Concílio Vaticano II: Um jovem de 45 anos!

Por Pe. Leonardo de Sales.

Há quarenta e cinco anos, no dia 8 de dezembro de 1965, se dava na Basílica de São Pedro na cidade eterna, Roma, a clausura desse magno evento eclesial do século passado: o Concílio Ecumênico Vaticano II. Este acontecimento merece a atenção da comunidade eclesial e da reflexão teológica. Estamos, pois, comemorando 45 anos desse grande acontecimento sobre o qual nem a Igreja nem a Teologia podem cometer o pecado de silenciar. Tal comemoração justifica o destaque que lhe é dado neste número do nosso jornal diocesano o “Informando”. A pedido do seu editor, o seminarista Rômerson de S. Almeida, apresento aos leitores este artigo.

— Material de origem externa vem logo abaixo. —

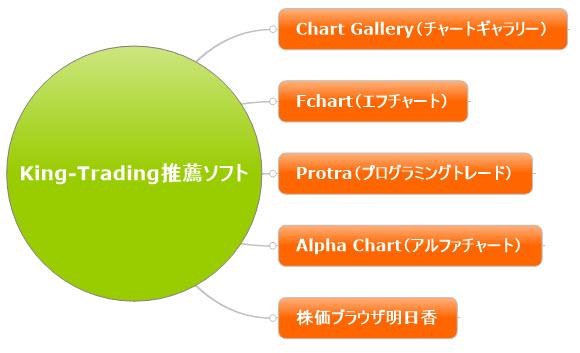 King-Trading推薦ソフト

Numa perspectiva histórica ampla, quarenta e cinco anos é tempo irrisório, pelo horizonte limitado que apresenta. E, contudo, foram quatro décadas e meia, decisivas para captar a significação do Vaticano II como acontecimento eclesial. Tempo da primeira recepção. Tempo necessário para que o impacto inicial do Concílio pudesse repercutir na comunidade eclesial, fosse assimilado, e operasse aos poucos a indispensável reorganização da vida da Igreja em todas as suas dimensões. Por isso mesmo, período de tensões entre o velho e o novo. Tempo suficiente também para revelar as resistências que sua recepção iria encontrar. E, desde modo, momento crítico para o que poderá ser o futuro do Vaticano II.

Não é este o lugar de fazer um balanço do que foi essa primeira recepção. A história nos ensina como são delicados e importantes os tempos que seguem a todo Concílio. Delicados porque neles está em jogo não só a “aplicação” de alguns decretos e conclusões, mas a “assimilação” de um modo de ser novo. E importantes porque neles se decide, através de tensões e confrontos, o destino de um Concílio e o que significará no futuro da vida eclesial. Das formas mais diversas, todo Concílio é um confronto entre duas maneiras de entender o cristianismo. E o Vaticano II não foi exceção. O confronto entre duas eclesiologias poderia ser entendido igualmente ao confronto entre duas concepções da revelação, duas maneiras de entender a tradição, a liturgia, etc. e, finalmente, duas maneiras de entender a relação entre a Igreja e o mundo. O fato de o Concílio não se ter expressado em decretos e declarações dogmáticas torna mais evidente esse confronto. Por isso, a recepção do Vaticano II – como toda recepção – não é uma mera questão jurídica, mas um problema teológico; questão de ‘espírito” e do “Espírito”.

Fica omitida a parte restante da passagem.